Don’t call it marijuana ice cream: It’s Perlecò, a local gelato shop. Emanuela Baudana, the owner of the shop, has long been known for launching far-out flavors like beer and lavender creme. But for the cannabis gelato, she had a little help from her friends at gelato. Lucky locals from the quaint coastal village of Alassio—situated in Liguria, along the eastern coast of Italy—can now enjoy a scoop of the aptly dubbed “Marley” (as in Bob) flavor at Canapa Ligure, a legalization advocacy group.
Alberto Barbieri, the founder of the organization, is humble about the part his group played in incorporating marijuana into the local gelato. “Our role in the production of the ice cream was simply connecting the shop with the seeds seller,” he explains: Medical cannabis has been legal for patients with valid prescriptions in Italy since 2013. Last month brought even more legislative progress. A bill was passed that eased punishments for medical marijuana growers; they now face slap-on-the-wrist fines rather than jail time for growing-related violations. Nevertheless, a civilian caught growing without a license, even for personal use, could still face up to a year in prison—and in the worst-case scenario, a fine of up to 4 million euros.
Canapa Ligure is just one part of the national movement for the legalization of cannabis for recreational use, which appears to be running the last stretch of the race. In 2015, a set of legislative measures that would legalize marijuana drew a large amount of support from lawmakers from every end of the political spectrum. It’s been quite encouraging, to say the least.
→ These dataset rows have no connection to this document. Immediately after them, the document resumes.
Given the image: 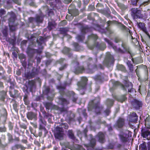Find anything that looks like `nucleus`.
I'll list each match as a JSON object with an SVG mask.
<instances>
[{
  "label": "nucleus",
  "instance_id": "15",
  "mask_svg": "<svg viewBox=\"0 0 150 150\" xmlns=\"http://www.w3.org/2000/svg\"><path fill=\"white\" fill-rule=\"evenodd\" d=\"M96 137L98 139L99 142L101 143H103L105 141L104 135L101 132H99L98 134Z\"/></svg>",
  "mask_w": 150,
  "mask_h": 150
},
{
  "label": "nucleus",
  "instance_id": "60",
  "mask_svg": "<svg viewBox=\"0 0 150 150\" xmlns=\"http://www.w3.org/2000/svg\"><path fill=\"white\" fill-rule=\"evenodd\" d=\"M66 64L64 65L63 66L60 67L59 68V69L60 70H63L65 67H66Z\"/></svg>",
  "mask_w": 150,
  "mask_h": 150
},
{
  "label": "nucleus",
  "instance_id": "52",
  "mask_svg": "<svg viewBox=\"0 0 150 150\" xmlns=\"http://www.w3.org/2000/svg\"><path fill=\"white\" fill-rule=\"evenodd\" d=\"M30 124L35 128L37 127V124L36 123H34L33 122H30Z\"/></svg>",
  "mask_w": 150,
  "mask_h": 150
},
{
  "label": "nucleus",
  "instance_id": "18",
  "mask_svg": "<svg viewBox=\"0 0 150 150\" xmlns=\"http://www.w3.org/2000/svg\"><path fill=\"white\" fill-rule=\"evenodd\" d=\"M127 84L125 85V86L127 87L129 86V88L128 89V92L130 93H132L134 92V88H132V84L131 82H126Z\"/></svg>",
  "mask_w": 150,
  "mask_h": 150
},
{
  "label": "nucleus",
  "instance_id": "29",
  "mask_svg": "<svg viewBox=\"0 0 150 150\" xmlns=\"http://www.w3.org/2000/svg\"><path fill=\"white\" fill-rule=\"evenodd\" d=\"M111 82L112 83L114 86H123L122 85L119 81L114 80H112Z\"/></svg>",
  "mask_w": 150,
  "mask_h": 150
},
{
  "label": "nucleus",
  "instance_id": "43",
  "mask_svg": "<svg viewBox=\"0 0 150 150\" xmlns=\"http://www.w3.org/2000/svg\"><path fill=\"white\" fill-rule=\"evenodd\" d=\"M95 79L97 80H101L103 78L102 76L101 75H97L95 76Z\"/></svg>",
  "mask_w": 150,
  "mask_h": 150
},
{
  "label": "nucleus",
  "instance_id": "25",
  "mask_svg": "<svg viewBox=\"0 0 150 150\" xmlns=\"http://www.w3.org/2000/svg\"><path fill=\"white\" fill-rule=\"evenodd\" d=\"M74 47V50L76 51H79L81 49L80 47L78 44L76 42H74L73 44Z\"/></svg>",
  "mask_w": 150,
  "mask_h": 150
},
{
  "label": "nucleus",
  "instance_id": "49",
  "mask_svg": "<svg viewBox=\"0 0 150 150\" xmlns=\"http://www.w3.org/2000/svg\"><path fill=\"white\" fill-rule=\"evenodd\" d=\"M8 21L9 22V24L10 23V24H11V23H13L14 22V19L13 18H10L9 19Z\"/></svg>",
  "mask_w": 150,
  "mask_h": 150
},
{
  "label": "nucleus",
  "instance_id": "42",
  "mask_svg": "<svg viewBox=\"0 0 150 150\" xmlns=\"http://www.w3.org/2000/svg\"><path fill=\"white\" fill-rule=\"evenodd\" d=\"M78 15H79L78 11L76 10H75L74 11H73L72 14V15L73 16H76Z\"/></svg>",
  "mask_w": 150,
  "mask_h": 150
},
{
  "label": "nucleus",
  "instance_id": "48",
  "mask_svg": "<svg viewBox=\"0 0 150 150\" xmlns=\"http://www.w3.org/2000/svg\"><path fill=\"white\" fill-rule=\"evenodd\" d=\"M54 95V94L53 93V92H52V93L51 96V97H50L48 96L47 97V99L48 100H52L53 98V97Z\"/></svg>",
  "mask_w": 150,
  "mask_h": 150
},
{
  "label": "nucleus",
  "instance_id": "64",
  "mask_svg": "<svg viewBox=\"0 0 150 150\" xmlns=\"http://www.w3.org/2000/svg\"><path fill=\"white\" fill-rule=\"evenodd\" d=\"M64 60V59H60L59 61V63H61L63 62Z\"/></svg>",
  "mask_w": 150,
  "mask_h": 150
},
{
  "label": "nucleus",
  "instance_id": "46",
  "mask_svg": "<svg viewBox=\"0 0 150 150\" xmlns=\"http://www.w3.org/2000/svg\"><path fill=\"white\" fill-rule=\"evenodd\" d=\"M9 26L10 27V29L12 30V31H14L16 29L15 27L13 25H12L10 24V23L9 24Z\"/></svg>",
  "mask_w": 150,
  "mask_h": 150
},
{
  "label": "nucleus",
  "instance_id": "31",
  "mask_svg": "<svg viewBox=\"0 0 150 150\" xmlns=\"http://www.w3.org/2000/svg\"><path fill=\"white\" fill-rule=\"evenodd\" d=\"M76 38L78 41H82L83 40H84V36L83 35H78L76 37Z\"/></svg>",
  "mask_w": 150,
  "mask_h": 150
},
{
  "label": "nucleus",
  "instance_id": "57",
  "mask_svg": "<svg viewBox=\"0 0 150 150\" xmlns=\"http://www.w3.org/2000/svg\"><path fill=\"white\" fill-rule=\"evenodd\" d=\"M8 139L9 140H11L12 139V136L10 134H8Z\"/></svg>",
  "mask_w": 150,
  "mask_h": 150
},
{
  "label": "nucleus",
  "instance_id": "34",
  "mask_svg": "<svg viewBox=\"0 0 150 150\" xmlns=\"http://www.w3.org/2000/svg\"><path fill=\"white\" fill-rule=\"evenodd\" d=\"M44 104L46 108L48 109H50L52 105L51 103L49 102H45Z\"/></svg>",
  "mask_w": 150,
  "mask_h": 150
},
{
  "label": "nucleus",
  "instance_id": "54",
  "mask_svg": "<svg viewBox=\"0 0 150 150\" xmlns=\"http://www.w3.org/2000/svg\"><path fill=\"white\" fill-rule=\"evenodd\" d=\"M2 33L4 36H6L7 35V33L6 30H4L2 32Z\"/></svg>",
  "mask_w": 150,
  "mask_h": 150
},
{
  "label": "nucleus",
  "instance_id": "9",
  "mask_svg": "<svg viewBox=\"0 0 150 150\" xmlns=\"http://www.w3.org/2000/svg\"><path fill=\"white\" fill-rule=\"evenodd\" d=\"M128 132L125 131V132L121 133L119 137L121 141L123 142H125L127 141L128 135L127 134Z\"/></svg>",
  "mask_w": 150,
  "mask_h": 150
},
{
  "label": "nucleus",
  "instance_id": "7",
  "mask_svg": "<svg viewBox=\"0 0 150 150\" xmlns=\"http://www.w3.org/2000/svg\"><path fill=\"white\" fill-rule=\"evenodd\" d=\"M88 81L87 78L86 77H83L81 78V81L78 82L77 85L79 87L81 88H85L86 83Z\"/></svg>",
  "mask_w": 150,
  "mask_h": 150
},
{
  "label": "nucleus",
  "instance_id": "13",
  "mask_svg": "<svg viewBox=\"0 0 150 150\" xmlns=\"http://www.w3.org/2000/svg\"><path fill=\"white\" fill-rule=\"evenodd\" d=\"M124 124V120L122 118H120L117 120L116 124V126L119 128L122 127Z\"/></svg>",
  "mask_w": 150,
  "mask_h": 150
},
{
  "label": "nucleus",
  "instance_id": "26",
  "mask_svg": "<svg viewBox=\"0 0 150 150\" xmlns=\"http://www.w3.org/2000/svg\"><path fill=\"white\" fill-rule=\"evenodd\" d=\"M69 94L71 97H73V98L72 100L73 101L75 102L77 100V98H75L74 96V93L73 91H70L69 92Z\"/></svg>",
  "mask_w": 150,
  "mask_h": 150
},
{
  "label": "nucleus",
  "instance_id": "59",
  "mask_svg": "<svg viewBox=\"0 0 150 150\" xmlns=\"http://www.w3.org/2000/svg\"><path fill=\"white\" fill-rule=\"evenodd\" d=\"M13 107L14 109L15 110H17V105L15 103L13 104Z\"/></svg>",
  "mask_w": 150,
  "mask_h": 150
},
{
  "label": "nucleus",
  "instance_id": "28",
  "mask_svg": "<svg viewBox=\"0 0 150 150\" xmlns=\"http://www.w3.org/2000/svg\"><path fill=\"white\" fill-rule=\"evenodd\" d=\"M127 98L125 97V95L120 96L118 99V101L121 103H122Z\"/></svg>",
  "mask_w": 150,
  "mask_h": 150
},
{
  "label": "nucleus",
  "instance_id": "16",
  "mask_svg": "<svg viewBox=\"0 0 150 150\" xmlns=\"http://www.w3.org/2000/svg\"><path fill=\"white\" fill-rule=\"evenodd\" d=\"M132 11L134 16H137V18L141 17L140 11L137 10V8H133L132 9Z\"/></svg>",
  "mask_w": 150,
  "mask_h": 150
},
{
  "label": "nucleus",
  "instance_id": "8",
  "mask_svg": "<svg viewBox=\"0 0 150 150\" xmlns=\"http://www.w3.org/2000/svg\"><path fill=\"white\" fill-rule=\"evenodd\" d=\"M99 99L98 98V101H96V100L92 101L91 103H90V105L93 108L96 109V112L97 110H98V112H96L98 113L100 112V110L99 107Z\"/></svg>",
  "mask_w": 150,
  "mask_h": 150
},
{
  "label": "nucleus",
  "instance_id": "37",
  "mask_svg": "<svg viewBox=\"0 0 150 150\" xmlns=\"http://www.w3.org/2000/svg\"><path fill=\"white\" fill-rule=\"evenodd\" d=\"M96 140L92 138L90 141V144L91 146L93 147L96 144Z\"/></svg>",
  "mask_w": 150,
  "mask_h": 150
},
{
  "label": "nucleus",
  "instance_id": "51",
  "mask_svg": "<svg viewBox=\"0 0 150 150\" xmlns=\"http://www.w3.org/2000/svg\"><path fill=\"white\" fill-rule=\"evenodd\" d=\"M20 127L22 128H23L24 129H26L27 128V127L26 125L24 124H23L20 125Z\"/></svg>",
  "mask_w": 150,
  "mask_h": 150
},
{
  "label": "nucleus",
  "instance_id": "40",
  "mask_svg": "<svg viewBox=\"0 0 150 150\" xmlns=\"http://www.w3.org/2000/svg\"><path fill=\"white\" fill-rule=\"evenodd\" d=\"M15 147L17 149H21V150H24V147L21 145H16L15 146Z\"/></svg>",
  "mask_w": 150,
  "mask_h": 150
},
{
  "label": "nucleus",
  "instance_id": "35",
  "mask_svg": "<svg viewBox=\"0 0 150 150\" xmlns=\"http://www.w3.org/2000/svg\"><path fill=\"white\" fill-rule=\"evenodd\" d=\"M141 150H147L146 144L145 143H143L141 144Z\"/></svg>",
  "mask_w": 150,
  "mask_h": 150
},
{
  "label": "nucleus",
  "instance_id": "17",
  "mask_svg": "<svg viewBox=\"0 0 150 150\" xmlns=\"http://www.w3.org/2000/svg\"><path fill=\"white\" fill-rule=\"evenodd\" d=\"M34 85V83L33 81H29L28 82V85L27 86V89L29 90L30 91H32Z\"/></svg>",
  "mask_w": 150,
  "mask_h": 150
},
{
  "label": "nucleus",
  "instance_id": "47",
  "mask_svg": "<svg viewBox=\"0 0 150 150\" xmlns=\"http://www.w3.org/2000/svg\"><path fill=\"white\" fill-rule=\"evenodd\" d=\"M61 100L64 103L67 104L69 103V102L67 101V100L64 98H61Z\"/></svg>",
  "mask_w": 150,
  "mask_h": 150
},
{
  "label": "nucleus",
  "instance_id": "61",
  "mask_svg": "<svg viewBox=\"0 0 150 150\" xmlns=\"http://www.w3.org/2000/svg\"><path fill=\"white\" fill-rule=\"evenodd\" d=\"M27 41L25 40H24L23 41L21 42V44L23 45H25L26 44Z\"/></svg>",
  "mask_w": 150,
  "mask_h": 150
},
{
  "label": "nucleus",
  "instance_id": "63",
  "mask_svg": "<svg viewBox=\"0 0 150 150\" xmlns=\"http://www.w3.org/2000/svg\"><path fill=\"white\" fill-rule=\"evenodd\" d=\"M58 88L60 90L61 89L63 90L64 88V87H62L61 86H59L58 87Z\"/></svg>",
  "mask_w": 150,
  "mask_h": 150
},
{
  "label": "nucleus",
  "instance_id": "12",
  "mask_svg": "<svg viewBox=\"0 0 150 150\" xmlns=\"http://www.w3.org/2000/svg\"><path fill=\"white\" fill-rule=\"evenodd\" d=\"M39 123L40 124V129H43L45 127H43L42 125L43 124L46 125V122L44 120L42 117L41 116H40L39 118Z\"/></svg>",
  "mask_w": 150,
  "mask_h": 150
},
{
  "label": "nucleus",
  "instance_id": "21",
  "mask_svg": "<svg viewBox=\"0 0 150 150\" xmlns=\"http://www.w3.org/2000/svg\"><path fill=\"white\" fill-rule=\"evenodd\" d=\"M117 4L118 6L120 7L122 10H125L127 8V6L117 1Z\"/></svg>",
  "mask_w": 150,
  "mask_h": 150
},
{
  "label": "nucleus",
  "instance_id": "20",
  "mask_svg": "<svg viewBox=\"0 0 150 150\" xmlns=\"http://www.w3.org/2000/svg\"><path fill=\"white\" fill-rule=\"evenodd\" d=\"M35 50L34 49L31 48L29 47L28 48L27 53L31 57L35 53Z\"/></svg>",
  "mask_w": 150,
  "mask_h": 150
},
{
  "label": "nucleus",
  "instance_id": "62",
  "mask_svg": "<svg viewBox=\"0 0 150 150\" xmlns=\"http://www.w3.org/2000/svg\"><path fill=\"white\" fill-rule=\"evenodd\" d=\"M64 128L65 129H67L68 128V126L67 123L65 124L64 123Z\"/></svg>",
  "mask_w": 150,
  "mask_h": 150
},
{
  "label": "nucleus",
  "instance_id": "33",
  "mask_svg": "<svg viewBox=\"0 0 150 150\" xmlns=\"http://www.w3.org/2000/svg\"><path fill=\"white\" fill-rule=\"evenodd\" d=\"M132 116L133 118L132 121L134 122L136 121L138 119V116H137V114L135 113H133L132 115Z\"/></svg>",
  "mask_w": 150,
  "mask_h": 150
},
{
  "label": "nucleus",
  "instance_id": "23",
  "mask_svg": "<svg viewBox=\"0 0 150 150\" xmlns=\"http://www.w3.org/2000/svg\"><path fill=\"white\" fill-rule=\"evenodd\" d=\"M127 64L128 66L129 70L131 72H132L133 70V64L131 63V61H128L127 63Z\"/></svg>",
  "mask_w": 150,
  "mask_h": 150
},
{
  "label": "nucleus",
  "instance_id": "14",
  "mask_svg": "<svg viewBox=\"0 0 150 150\" xmlns=\"http://www.w3.org/2000/svg\"><path fill=\"white\" fill-rule=\"evenodd\" d=\"M133 106L136 109H138L142 107V103L141 101L135 100L133 103Z\"/></svg>",
  "mask_w": 150,
  "mask_h": 150
},
{
  "label": "nucleus",
  "instance_id": "45",
  "mask_svg": "<svg viewBox=\"0 0 150 150\" xmlns=\"http://www.w3.org/2000/svg\"><path fill=\"white\" fill-rule=\"evenodd\" d=\"M76 150H85L81 146L77 145Z\"/></svg>",
  "mask_w": 150,
  "mask_h": 150
},
{
  "label": "nucleus",
  "instance_id": "50",
  "mask_svg": "<svg viewBox=\"0 0 150 150\" xmlns=\"http://www.w3.org/2000/svg\"><path fill=\"white\" fill-rule=\"evenodd\" d=\"M6 12L3 9H1L0 10V15L2 16L5 14Z\"/></svg>",
  "mask_w": 150,
  "mask_h": 150
},
{
  "label": "nucleus",
  "instance_id": "53",
  "mask_svg": "<svg viewBox=\"0 0 150 150\" xmlns=\"http://www.w3.org/2000/svg\"><path fill=\"white\" fill-rule=\"evenodd\" d=\"M148 4V1H145L143 2V3L141 4L140 5V6H145L146 5H147Z\"/></svg>",
  "mask_w": 150,
  "mask_h": 150
},
{
  "label": "nucleus",
  "instance_id": "11",
  "mask_svg": "<svg viewBox=\"0 0 150 150\" xmlns=\"http://www.w3.org/2000/svg\"><path fill=\"white\" fill-rule=\"evenodd\" d=\"M142 135L144 138L148 140L150 139V131L149 130H143L142 132Z\"/></svg>",
  "mask_w": 150,
  "mask_h": 150
},
{
  "label": "nucleus",
  "instance_id": "2",
  "mask_svg": "<svg viewBox=\"0 0 150 150\" xmlns=\"http://www.w3.org/2000/svg\"><path fill=\"white\" fill-rule=\"evenodd\" d=\"M97 62V59L96 58L93 59L92 58L89 57L86 62L84 64V67L86 68L90 69L91 68V66Z\"/></svg>",
  "mask_w": 150,
  "mask_h": 150
},
{
  "label": "nucleus",
  "instance_id": "39",
  "mask_svg": "<svg viewBox=\"0 0 150 150\" xmlns=\"http://www.w3.org/2000/svg\"><path fill=\"white\" fill-rule=\"evenodd\" d=\"M70 50L69 48L65 47L63 50V52L65 54L68 53L70 51Z\"/></svg>",
  "mask_w": 150,
  "mask_h": 150
},
{
  "label": "nucleus",
  "instance_id": "30",
  "mask_svg": "<svg viewBox=\"0 0 150 150\" xmlns=\"http://www.w3.org/2000/svg\"><path fill=\"white\" fill-rule=\"evenodd\" d=\"M114 101L112 100L108 99L107 100L106 105L108 106H112L113 104Z\"/></svg>",
  "mask_w": 150,
  "mask_h": 150
},
{
  "label": "nucleus",
  "instance_id": "4",
  "mask_svg": "<svg viewBox=\"0 0 150 150\" xmlns=\"http://www.w3.org/2000/svg\"><path fill=\"white\" fill-rule=\"evenodd\" d=\"M72 66H76L75 69L73 70L74 72L76 74L82 73L84 70L83 67L79 66V64L78 62H76L72 64Z\"/></svg>",
  "mask_w": 150,
  "mask_h": 150
},
{
  "label": "nucleus",
  "instance_id": "55",
  "mask_svg": "<svg viewBox=\"0 0 150 150\" xmlns=\"http://www.w3.org/2000/svg\"><path fill=\"white\" fill-rule=\"evenodd\" d=\"M36 69H33V70H32L33 72L32 73V75H33V76H34L37 74L36 73L33 72H34L35 71H36Z\"/></svg>",
  "mask_w": 150,
  "mask_h": 150
},
{
  "label": "nucleus",
  "instance_id": "22",
  "mask_svg": "<svg viewBox=\"0 0 150 150\" xmlns=\"http://www.w3.org/2000/svg\"><path fill=\"white\" fill-rule=\"evenodd\" d=\"M117 69L119 70L122 71H126L125 68L123 65L121 64H118L117 66Z\"/></svg>",
  "mask_w": 150,
  "mask_h": 150
},
{
  "label": "nucleus",
  "instance_id": "38",
  "mask_svg": "<svg viewBox=\"0 0 150 150\" xmlns=\"http://www.w3.org/2000/svg\"><path fill=\"white\" fill-rule=\"evenodd\" d=\"M44 93L47 94L50 93V89L48 87H45L44 90Z\"/></svg>",
  "mask_w": 150,
  "mask_h": 150
},
{
  "label": "nucleus",
  "instance_id": "3",
  "mask_svg": "<svg viewBox=\"0 0 150 150\" xmlns=\"http://www.w3.org/2000/svg\"><path fill=\"white\" fill-rule=\"evenodd\" d=\"M55 137L56 138L60 140L63 139V134L62 133L63 129L62 128L57 127L56 128Z\"/></svg>",
  "mask_w": 150,
  "mask_h": 150
},
{
  "label": "nucleus",
  "instance_id": "19",
  "mask_svg": "<svg viewBox=\"0 0 150 150\" xmlns=\"http://www.w3.org/2000/svg\"><path fill=\"white\" fill-rule=\"evenodd\" d=\"M145 121L146 127L147 128L150 129V116L147 117Z\"/></svg>",
  "mask_w": 150,
  "mask_h": 150
},
{
  "label": "nucleus",
  "instance_id": "32",
  "mask_svg": "<svg viewBox=\"0 0 150 150\" xmlns=\"http://www.w3.org/2000/svg\"><path fill=\"white\" fill-rule=\"evenodd\" d=\"M139 0H129V2L133 5L136 6Z\"/></svg>",
  "mask_w": 150,
  "mask_h": 150
},
{
  "label": "nucleus",
  "instance_id": "6",
  "mask_svg": "<svg viewBox=\"0 0 150 150\" xmlns=\"http://www.w3.org/2000/svg\"><path fill=\"white\" fill-rule=\"evenodd\" d=\"M37 114L32 111L28 112L26 114V116L27 118L29 120H33L36 121L37 119Z\"/></svg>",
  "mask_w": 150,
  "mask_h": 150
},
{
  "label": "nucleus",
  "instance_id": "58",
  "mask_svg": "<svg viewBox=\"0 0 150 150\" xmlns=\"http://www.w3.org/2000/svg\"><path fill=\"white\" fill-rule=\"evenodd\" d=\"M110 112V111L109 109H107V110L105 111V112L106 113V115H108Z\"/></svg>",
  "mask_w": 150,
  "mask_h": 150
},
{
  "label": "nucleus",
  "instance_id": "1",
  "mask_svg": "<svg viewBox=\"0 0 150 150\" xmlns=\"http://www.w3.org/2000/svg\"><path fill=\"white\" fill-rule=\"evenodd\" d=\"M104 40L107 42L109 45L111 46L115 51L117 52L124 53L125 51L130 53V50L128 46L125 43L123 42L121 39L119 37H116L115 38V42L116 43H119L121 42H122L121 46L123 48L124 50H122L120 48L117 49V47L114 46L112 42L107 38H104Z\"/></svg>",
  "mask_w": 150,
  "mask_h": 150
},
{
  "label": "nucleus",
  "instance_id": "5",
  "mask_svg": "<svg viewBox=\"0 0 150 150\" xmlns=\"http://www.w3.org/2000/svg\"><path fill=\"white\" fill-rule=\"evenodd\" d=\"M113 58L110 53H108L106 56V59L104 62V64L107 66L109 65L114 62Z\"/></svg>",
  "mask_w": 150,
  "mask_h": 150
},
{
  "label": "nucleus",
  "instance_id": "56",
  "mask_svg": "<svg viewBox=\"0 0 150 150\" xmlns=\"http://www.w3.org/2000/svg\"><path fill=\"white\" fill-rule=\"evenodd\" d=\"M7 146L6 144H5L4 145L1 142V139H0V146H1L2 147H4Z\"/></svg>",
  "mask_w": 150,
  "mask_h": 150
},
{
  "label": "nucleus",
  "instance_id": "27",
  "mask_svg": "<svg viewBox=\"0 0 150 150\" xmlns=\"http://www.w3.org/2000/svg\"><path fill=\"white\" fill-rule=\"evenodd\" d=\"M68 136L71 139H73L74 138V134L72 130H69L68 131Z\"/></svg>",
  "mask_w": 150,
  "mask_h": 150
},
{
  "label": "nucleus",
  "instance_id": "36",
  "mask_svg": "<svg viewBox=\"0 0 150 150\" xmlns=\"http://www.w3.org/2000/svg\"><path fill=\"white\" fill-rule=\"evenodd\" d=\"M138 25L140 28L143 30L144 28V24L140 22L138 23Z\"/></svg>",
  "mask_w": 150,
  "mask_h": 150
},
{
  "label": "nucleus",
  "instance_id": "44",
  "mask_svg": "<svg viewBox=\"0 0 150 150\" xmlns=\"http://www.w3.org/2000/svg\"><path fill=\"white\" fill-rule=\"evenodd\" d=\"M36 21L37 22H41L42 21V19L40 16H38L36 18Z\"/></svg>",
  "mask_w": 150,
  "mask_h": 150
},
{
  "label": "nucleus",
  "instance_id": "10",
  "mask_svg": "<svg viewBox=\"0 0 150 150\" xmlns=\"http://www.w3.org/2000/svg\"><path fill=\"white\" fill-rule=\"evenodd\" d=\"M95 47H96L99 49L101 50H104L106 48V46L104 43H101L100 44L96 43L94 45V47H92L91 49H92Z\"/></svg>",
  "mask_w": 150,
  "mask_h": 150
},
{
  "label": "nucleus",
  "instance_id": "24",
  "mask_svg": "<svg viewBox=\"0 0 150 150\" xmlns=\"http://www.w3.org/2000/svg\"><path fill=\"white\" fill-rule=\"evenodd\" d=\"M98 37L96 35L92 34L88 36V40L91 39H93L94 40H96L98 39Z\"/></svg>",
  "mask_w": 150,
  "mask_h": 150
},
{
  "label": "nucleus",
  "instance_id": "41",
  "mask_svg": "<svg viewBox=\"0 0 150 150\" xmlns=\"http://www.w3.org/2000/svg\"><path fill=\"white\" fill-rule=\"evenodd\" d=\"M95 30L99 31H102V29L101 28L100 26L98 25H96L95 27H94Z\"/></svg>",
  "mask_w": 150,
  "mask_h": 150
}]
</instances>
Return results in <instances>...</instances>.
Despite the legal limbo in which cannabis is caught right now, its use is widespread and tacitly accepted by Italian society. So it was no surprise that Canapa Ligure’s collaborations with local restaurant owners have actually taken over the local food scene of this sleepy beach town.
The organization is also promoting the benefits of cannabis by teaching local businesses how to incorporate it as an ingredient in their traditional recipes. It’s definitely an attempt to create a custom flavor for minorities as Gelato-go did for the LGBT community with the Rainbow Gelato earlier this year.